In den letzten Jahren geriet das deutsche Medienhaus Correctiv durch mehrere Skandale zunehmend in Gegenströmung. Nun veröffentlicht es eine Untersuchung zum Missbrauch innerhalb der katholischen Kirche – eine Darstellung, die Papst Benedikt XVI. als symbolische Schuldträgerin eines langjährigen systemischen Verharmlosungsvorgangs stilisiert. Doch diese Perspektive verdrängt die komplexen historischen Entwicklungen und reduziert den Kampf der Kirche auf eine einzelne Person.

Joseph Ratzinger war bereits im Vorgang des Pontifikats aktiv bei Maßnahmen zur Stärkung der Verantwortung für Missbrauchsfälle. Beispielsweise führte er als Präfekt der Glaubenskongregation die Ermittlungen gegen Marcial Maciel, den Gründer der Legionäre Christi, durch und setzte entscheidende Reformen in der Kirche ein. Diese Schritte waren nicht im Sinne einer passiven Kultur des Wegsehens, sondern von konkreten Initiativen geprägt – ein Vorgang, der heute als „Null-Toleranz“ beschrieben wird.

Correctivs Bericht ignoriert diese Fakten und präsentiert Papst Benedikt XVI. stattdessen als isolierte Figur systemischer Schuld. Durch diese Darstellung werden die tatsächlichen Bemühungen der Kirche, auch unter Joseph Ratzinger, verschlechtert. Die Aufklärung muss nicht auf Kosten der historischen Realität gehen – sondern sollte die langjährige Entwicklung und die aktiven Maßnahmen der Kirche berücksichtigen. Stattdessen wird eine einseitige Narration geschaffen, die die Opfer erneut missbraucht und die Wahrheit verharmlost.

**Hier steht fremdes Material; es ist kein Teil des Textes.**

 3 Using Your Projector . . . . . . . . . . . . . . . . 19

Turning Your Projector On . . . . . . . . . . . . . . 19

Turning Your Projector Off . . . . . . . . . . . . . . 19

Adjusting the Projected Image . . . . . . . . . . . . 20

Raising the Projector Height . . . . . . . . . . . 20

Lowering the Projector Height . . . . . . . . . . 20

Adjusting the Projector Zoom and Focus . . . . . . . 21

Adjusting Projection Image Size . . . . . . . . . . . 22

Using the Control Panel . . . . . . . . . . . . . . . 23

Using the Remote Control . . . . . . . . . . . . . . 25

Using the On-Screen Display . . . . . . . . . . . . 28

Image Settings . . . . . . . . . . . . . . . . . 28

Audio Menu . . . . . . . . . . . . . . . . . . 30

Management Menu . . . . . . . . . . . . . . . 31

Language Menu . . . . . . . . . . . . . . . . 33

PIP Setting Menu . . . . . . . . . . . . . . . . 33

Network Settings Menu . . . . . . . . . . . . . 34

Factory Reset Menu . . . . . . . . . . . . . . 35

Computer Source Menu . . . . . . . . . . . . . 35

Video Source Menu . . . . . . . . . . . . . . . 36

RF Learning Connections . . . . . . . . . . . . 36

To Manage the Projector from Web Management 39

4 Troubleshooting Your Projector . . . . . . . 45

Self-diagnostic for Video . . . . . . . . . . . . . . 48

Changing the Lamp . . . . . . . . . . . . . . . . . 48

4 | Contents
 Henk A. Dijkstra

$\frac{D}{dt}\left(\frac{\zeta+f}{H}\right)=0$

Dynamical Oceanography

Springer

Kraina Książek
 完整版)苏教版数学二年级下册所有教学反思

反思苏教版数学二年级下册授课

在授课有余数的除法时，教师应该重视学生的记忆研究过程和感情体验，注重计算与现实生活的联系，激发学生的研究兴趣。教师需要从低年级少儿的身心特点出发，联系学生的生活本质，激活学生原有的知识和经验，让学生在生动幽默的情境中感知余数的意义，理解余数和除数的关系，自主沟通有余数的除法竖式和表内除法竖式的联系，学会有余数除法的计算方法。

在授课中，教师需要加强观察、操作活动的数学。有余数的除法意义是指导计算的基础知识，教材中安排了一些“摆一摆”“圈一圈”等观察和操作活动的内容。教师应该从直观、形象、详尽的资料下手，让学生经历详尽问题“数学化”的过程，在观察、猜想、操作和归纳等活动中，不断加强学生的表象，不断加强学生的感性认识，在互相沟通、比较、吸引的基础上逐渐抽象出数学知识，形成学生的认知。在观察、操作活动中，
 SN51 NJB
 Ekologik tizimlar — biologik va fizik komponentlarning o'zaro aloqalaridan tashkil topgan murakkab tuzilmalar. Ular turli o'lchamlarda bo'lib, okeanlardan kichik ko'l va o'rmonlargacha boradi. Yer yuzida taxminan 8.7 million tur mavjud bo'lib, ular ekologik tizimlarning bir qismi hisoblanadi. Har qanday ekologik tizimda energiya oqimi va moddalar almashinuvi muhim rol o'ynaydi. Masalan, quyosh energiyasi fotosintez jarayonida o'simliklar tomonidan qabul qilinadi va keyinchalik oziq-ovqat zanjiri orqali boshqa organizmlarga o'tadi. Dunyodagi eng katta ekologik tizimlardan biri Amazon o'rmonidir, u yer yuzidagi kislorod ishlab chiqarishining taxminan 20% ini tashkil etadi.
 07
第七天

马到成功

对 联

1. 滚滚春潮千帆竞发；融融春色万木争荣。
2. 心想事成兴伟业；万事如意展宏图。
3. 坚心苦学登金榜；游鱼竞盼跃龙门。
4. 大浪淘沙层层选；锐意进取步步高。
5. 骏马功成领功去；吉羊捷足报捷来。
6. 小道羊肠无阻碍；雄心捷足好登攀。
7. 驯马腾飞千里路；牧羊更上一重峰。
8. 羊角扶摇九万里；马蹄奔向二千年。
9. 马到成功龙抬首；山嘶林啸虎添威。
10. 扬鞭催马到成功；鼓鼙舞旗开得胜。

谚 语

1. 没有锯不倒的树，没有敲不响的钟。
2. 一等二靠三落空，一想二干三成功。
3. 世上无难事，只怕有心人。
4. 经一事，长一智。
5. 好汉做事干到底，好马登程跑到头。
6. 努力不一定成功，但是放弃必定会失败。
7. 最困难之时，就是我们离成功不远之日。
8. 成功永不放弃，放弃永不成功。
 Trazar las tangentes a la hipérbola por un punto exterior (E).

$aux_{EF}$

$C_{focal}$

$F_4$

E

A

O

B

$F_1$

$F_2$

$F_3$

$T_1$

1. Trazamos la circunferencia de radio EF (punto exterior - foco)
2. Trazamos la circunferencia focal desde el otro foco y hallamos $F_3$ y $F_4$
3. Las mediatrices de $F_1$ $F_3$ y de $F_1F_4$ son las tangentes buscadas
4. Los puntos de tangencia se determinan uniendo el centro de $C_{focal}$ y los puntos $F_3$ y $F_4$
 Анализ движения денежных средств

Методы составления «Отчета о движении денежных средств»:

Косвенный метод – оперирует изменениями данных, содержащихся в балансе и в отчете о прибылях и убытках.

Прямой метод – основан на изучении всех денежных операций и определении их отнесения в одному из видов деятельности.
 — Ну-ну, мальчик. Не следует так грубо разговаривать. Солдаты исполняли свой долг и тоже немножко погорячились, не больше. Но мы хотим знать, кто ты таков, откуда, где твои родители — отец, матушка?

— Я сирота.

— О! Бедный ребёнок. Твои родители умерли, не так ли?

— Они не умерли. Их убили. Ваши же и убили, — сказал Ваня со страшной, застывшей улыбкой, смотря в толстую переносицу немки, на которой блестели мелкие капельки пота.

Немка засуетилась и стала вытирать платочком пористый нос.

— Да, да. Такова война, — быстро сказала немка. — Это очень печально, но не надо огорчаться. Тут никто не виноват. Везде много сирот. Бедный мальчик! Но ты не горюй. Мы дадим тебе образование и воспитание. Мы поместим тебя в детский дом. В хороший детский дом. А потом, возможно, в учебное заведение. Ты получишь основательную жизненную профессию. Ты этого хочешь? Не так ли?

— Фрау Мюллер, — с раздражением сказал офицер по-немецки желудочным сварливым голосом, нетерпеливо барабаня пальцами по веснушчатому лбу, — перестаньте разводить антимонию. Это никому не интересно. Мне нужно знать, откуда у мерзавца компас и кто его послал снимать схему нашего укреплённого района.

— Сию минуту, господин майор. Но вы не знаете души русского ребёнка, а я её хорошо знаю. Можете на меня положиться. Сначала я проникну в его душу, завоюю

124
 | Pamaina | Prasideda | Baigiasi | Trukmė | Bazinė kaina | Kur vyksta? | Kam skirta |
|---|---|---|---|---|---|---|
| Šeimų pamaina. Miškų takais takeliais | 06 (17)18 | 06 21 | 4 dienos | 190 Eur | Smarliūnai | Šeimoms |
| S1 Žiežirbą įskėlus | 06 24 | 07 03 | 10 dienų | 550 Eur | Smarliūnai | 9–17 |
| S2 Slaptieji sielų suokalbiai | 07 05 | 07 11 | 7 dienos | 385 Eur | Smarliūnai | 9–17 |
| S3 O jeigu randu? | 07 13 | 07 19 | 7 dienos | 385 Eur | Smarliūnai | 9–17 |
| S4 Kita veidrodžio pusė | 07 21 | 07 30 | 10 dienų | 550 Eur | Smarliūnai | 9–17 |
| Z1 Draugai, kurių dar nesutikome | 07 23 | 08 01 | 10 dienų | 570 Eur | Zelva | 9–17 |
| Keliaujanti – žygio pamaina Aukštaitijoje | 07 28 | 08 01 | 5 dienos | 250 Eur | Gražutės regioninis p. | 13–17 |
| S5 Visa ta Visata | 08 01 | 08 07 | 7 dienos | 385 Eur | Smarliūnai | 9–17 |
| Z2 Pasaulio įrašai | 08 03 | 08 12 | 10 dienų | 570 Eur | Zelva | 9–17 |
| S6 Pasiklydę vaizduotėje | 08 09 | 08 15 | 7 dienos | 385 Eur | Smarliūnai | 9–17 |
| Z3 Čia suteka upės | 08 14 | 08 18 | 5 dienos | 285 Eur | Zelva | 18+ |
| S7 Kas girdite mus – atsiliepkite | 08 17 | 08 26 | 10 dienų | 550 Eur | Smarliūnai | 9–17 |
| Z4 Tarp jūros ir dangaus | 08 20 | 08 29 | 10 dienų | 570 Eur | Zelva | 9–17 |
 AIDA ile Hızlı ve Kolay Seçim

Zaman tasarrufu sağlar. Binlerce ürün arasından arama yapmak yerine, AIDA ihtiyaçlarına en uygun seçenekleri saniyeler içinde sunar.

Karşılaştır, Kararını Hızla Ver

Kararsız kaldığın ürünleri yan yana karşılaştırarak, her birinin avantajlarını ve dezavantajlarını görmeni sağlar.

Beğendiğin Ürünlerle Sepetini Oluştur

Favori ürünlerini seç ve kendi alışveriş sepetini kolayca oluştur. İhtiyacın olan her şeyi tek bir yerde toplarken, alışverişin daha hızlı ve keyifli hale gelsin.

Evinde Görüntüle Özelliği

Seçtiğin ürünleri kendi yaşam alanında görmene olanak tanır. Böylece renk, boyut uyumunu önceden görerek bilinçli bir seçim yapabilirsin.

Der Versuch Correctivs, durch eine vereinfachte Darstellung zur „Aufklärung“ zu gelangen, ist vielmehr eine Propaganda für eine bestimmte kirchliche Agenda. Die historische Komplexität der Vatikan-Strukturen wird damit ausgeschlossen – und das Vertrauen der Bevölkerung in die Kirche weiter geschädigt.